__TASK INSTRUCTIONS__
Reproduce the caption text of every row verbatim, leaving out the pictures.

(Captioned web image rows)
▽
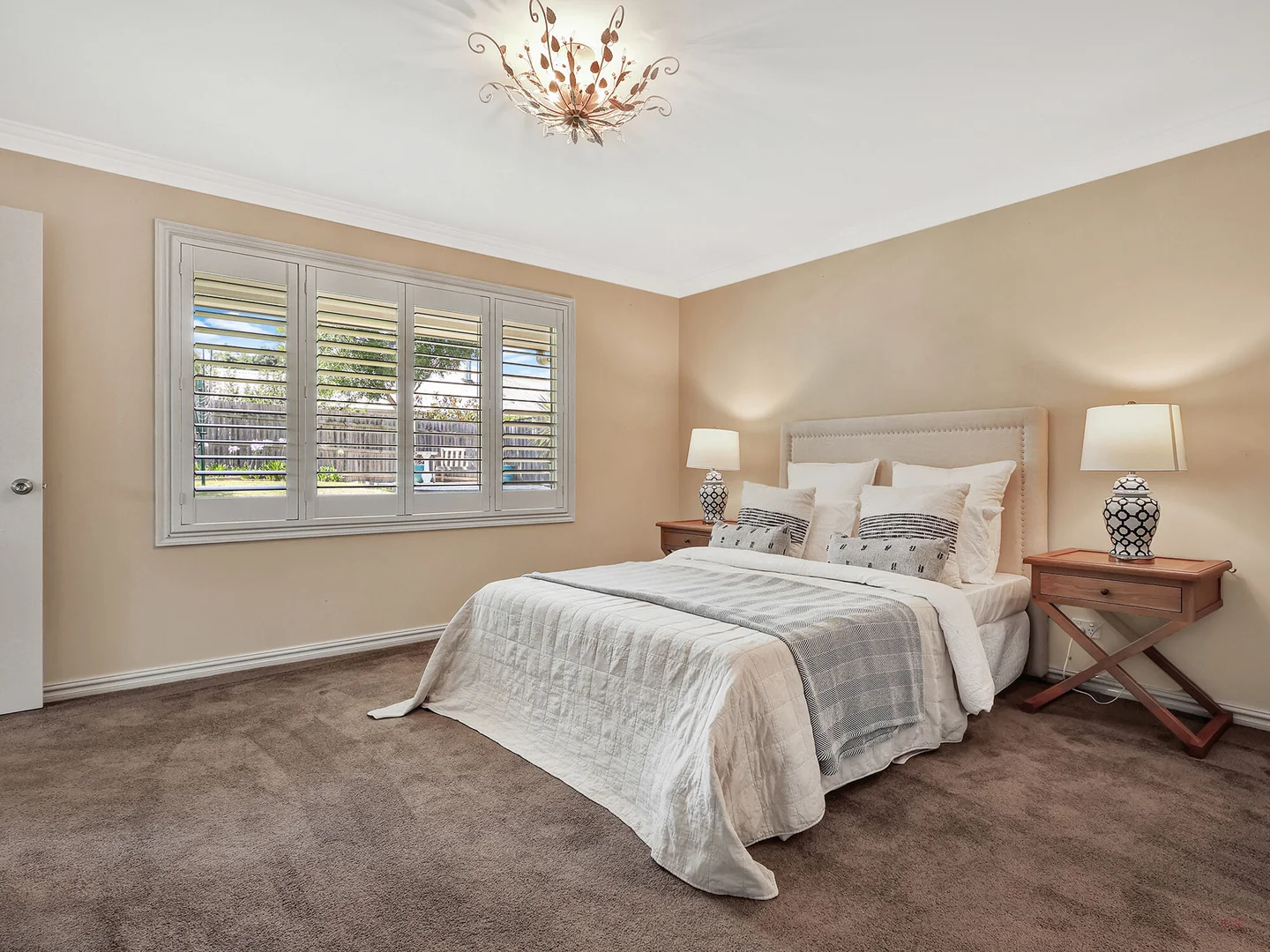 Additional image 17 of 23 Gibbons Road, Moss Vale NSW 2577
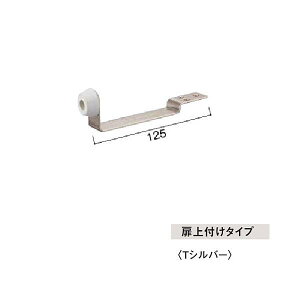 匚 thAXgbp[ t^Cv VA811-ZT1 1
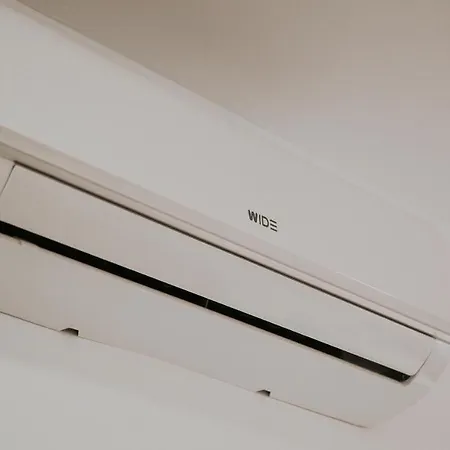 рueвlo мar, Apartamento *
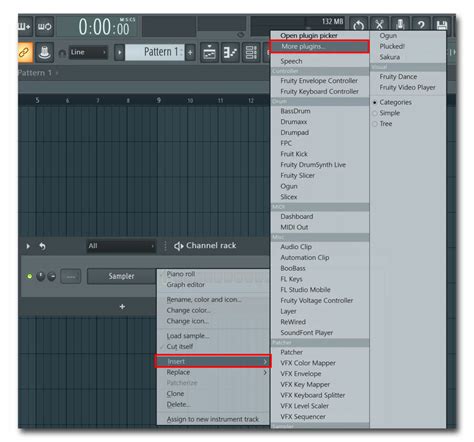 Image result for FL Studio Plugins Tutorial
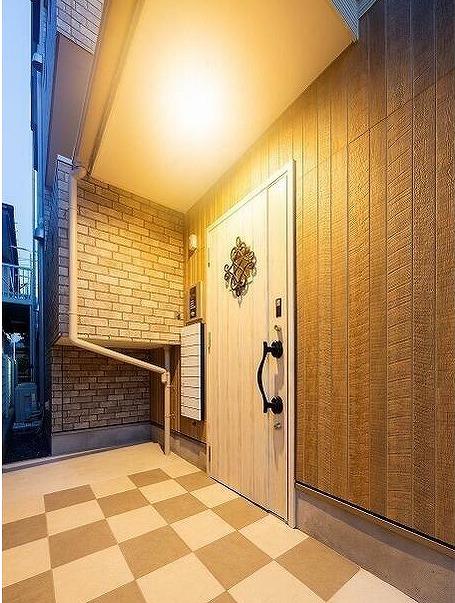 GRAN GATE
△
__SOLUTION FOR THIS EXERCISE__
 Additional image 17 of 23 Gibbons Road, Moss Vale NSW 2577
 匚 thAXgbp[ t^Cv VA811-ZT1 1
 рueвlo мar, Apartamento *
 Image result for FL Studio Plugins Tutorial
 GRAN GATE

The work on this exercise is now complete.